Your goal | Output every line from the one containing "Set Damen Bluse, braun, Gr. 36" through the final row below as a Markdown table with the columns No. and Line, leaving out blank lines. Keep the pictures out of your answer.

(Rows excerpted from a collection)

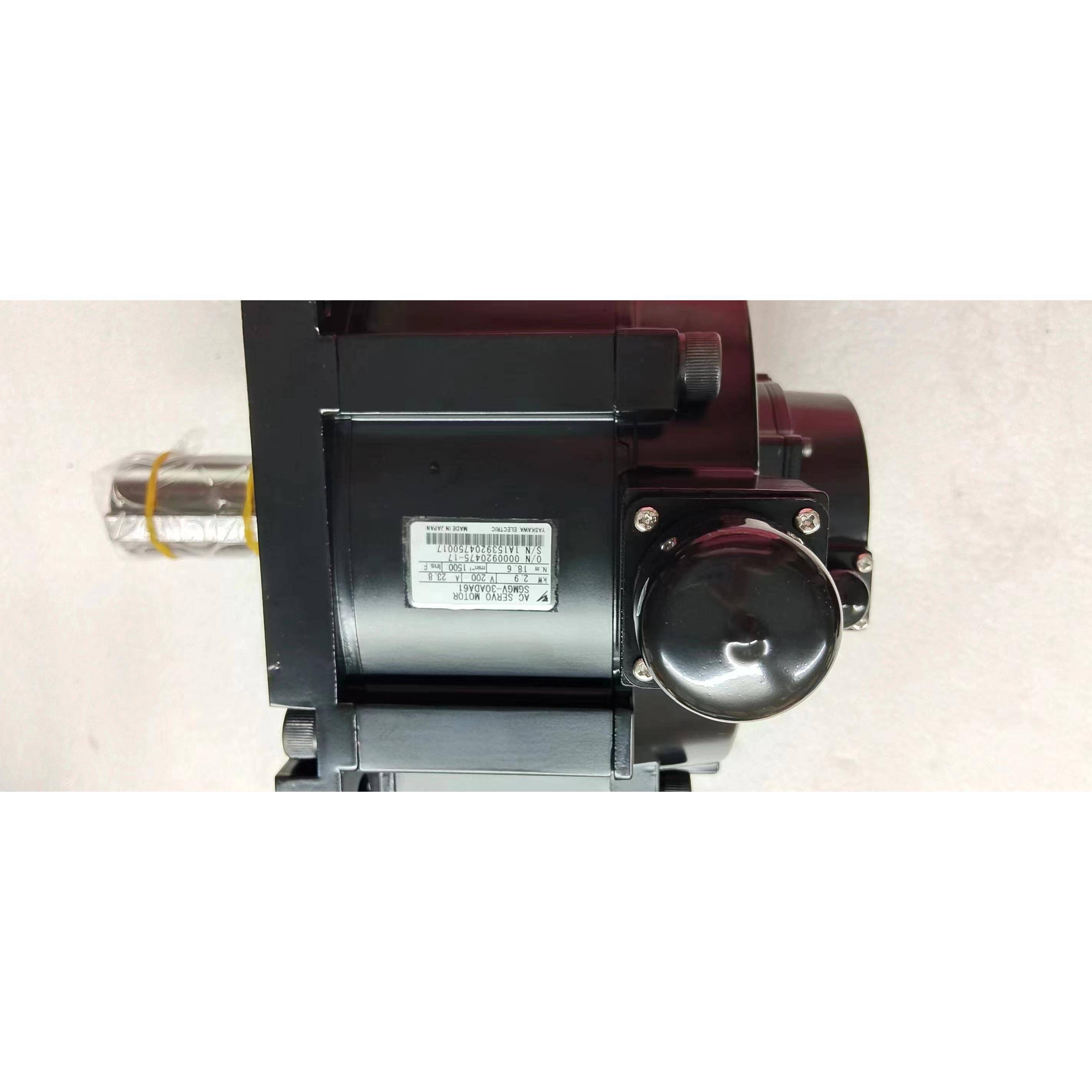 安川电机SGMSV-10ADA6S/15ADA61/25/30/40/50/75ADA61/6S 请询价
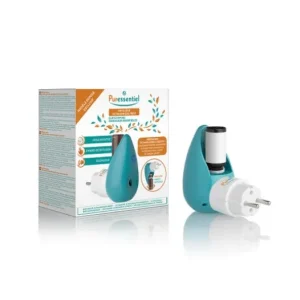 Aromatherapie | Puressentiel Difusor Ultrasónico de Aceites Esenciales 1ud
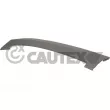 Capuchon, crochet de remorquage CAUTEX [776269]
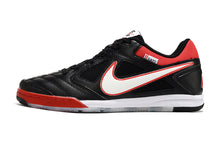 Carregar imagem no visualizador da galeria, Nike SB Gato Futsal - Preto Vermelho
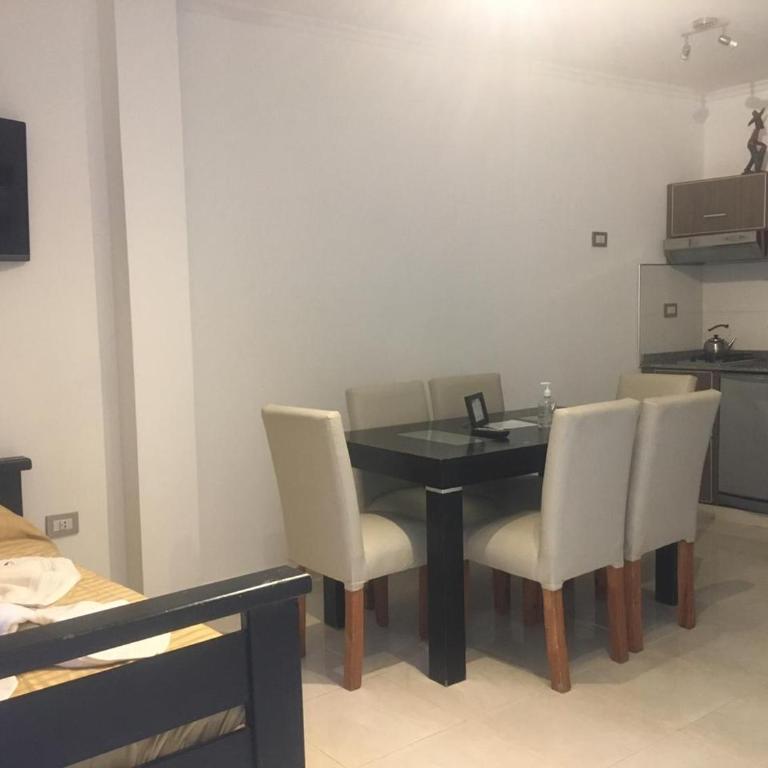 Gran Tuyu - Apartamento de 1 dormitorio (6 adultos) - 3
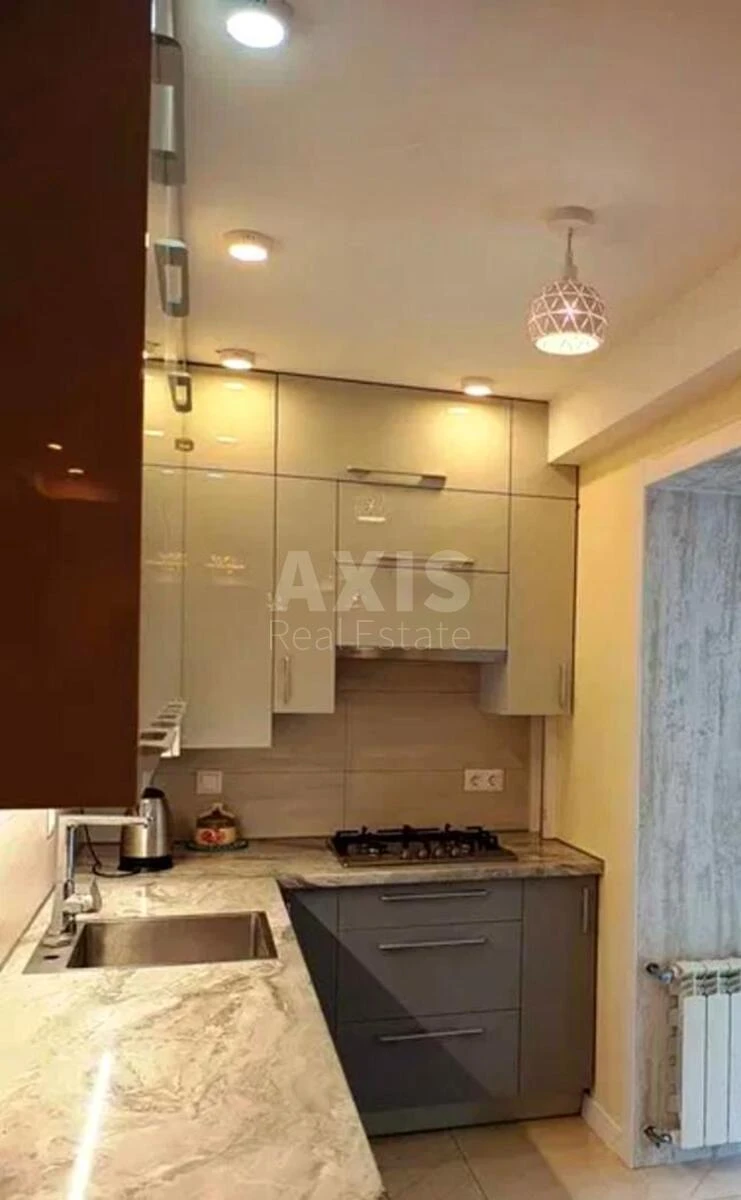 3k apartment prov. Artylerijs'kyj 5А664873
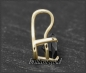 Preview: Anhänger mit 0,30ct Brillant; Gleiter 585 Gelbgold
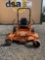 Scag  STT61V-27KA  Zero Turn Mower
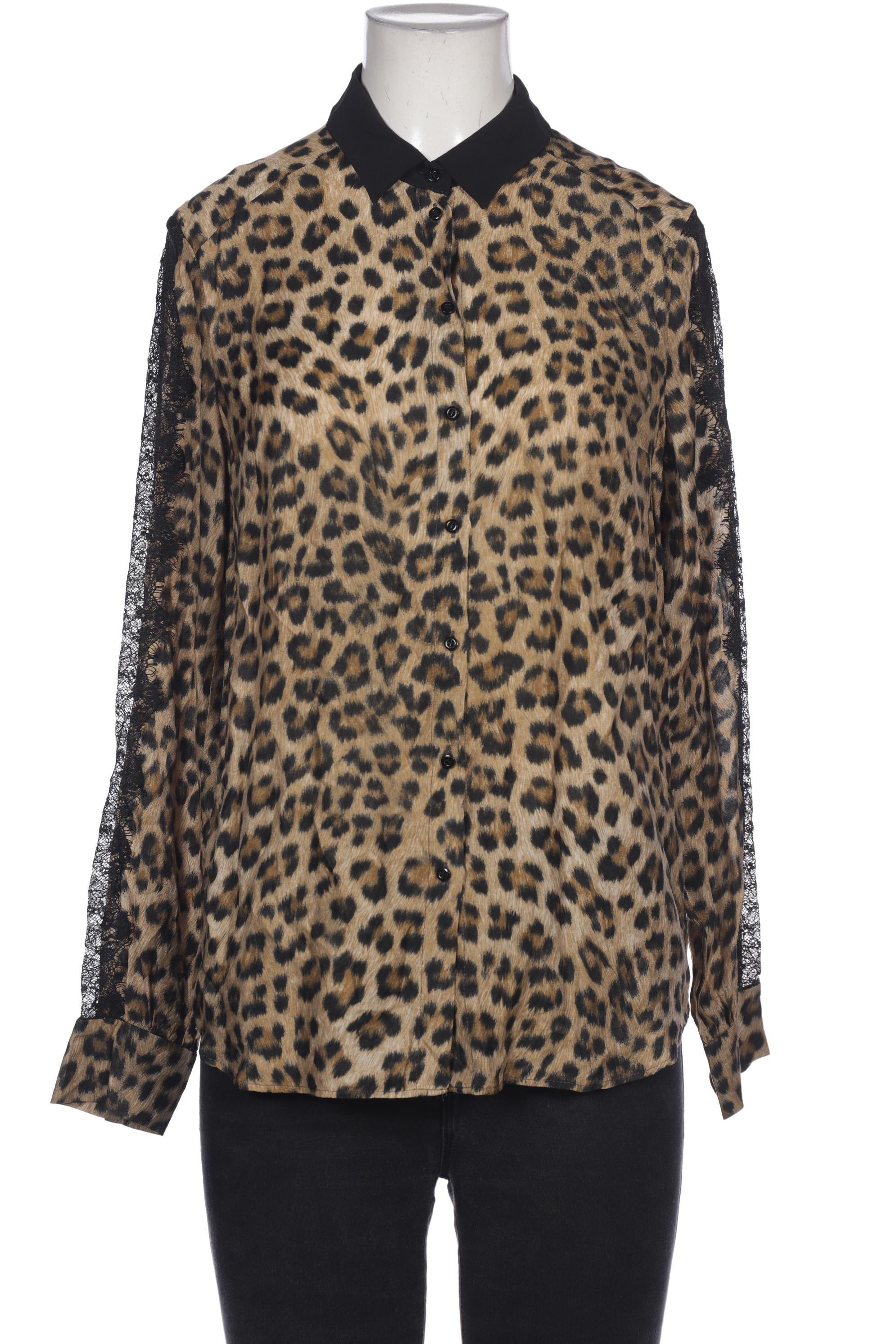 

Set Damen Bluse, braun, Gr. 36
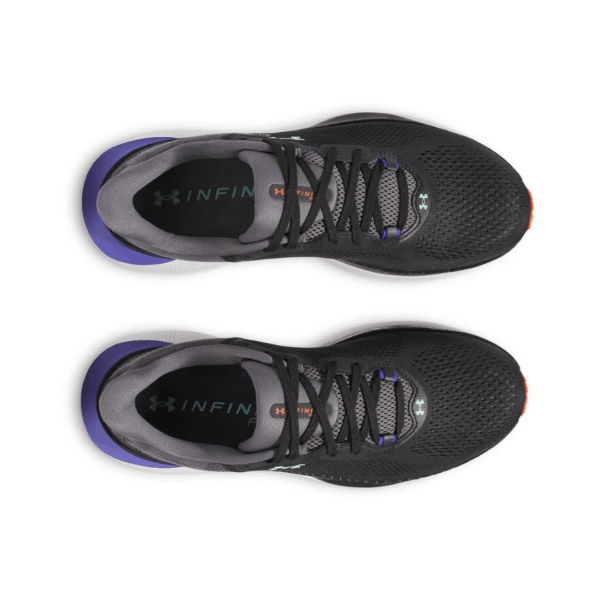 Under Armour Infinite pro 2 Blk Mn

Task solution |
| No. | Line |
|---|---|
| 1 | Set Damen Bluse, braun, Gr. 36 |
| 2 |  Under Armour Infinite pro 2 Blk Mn |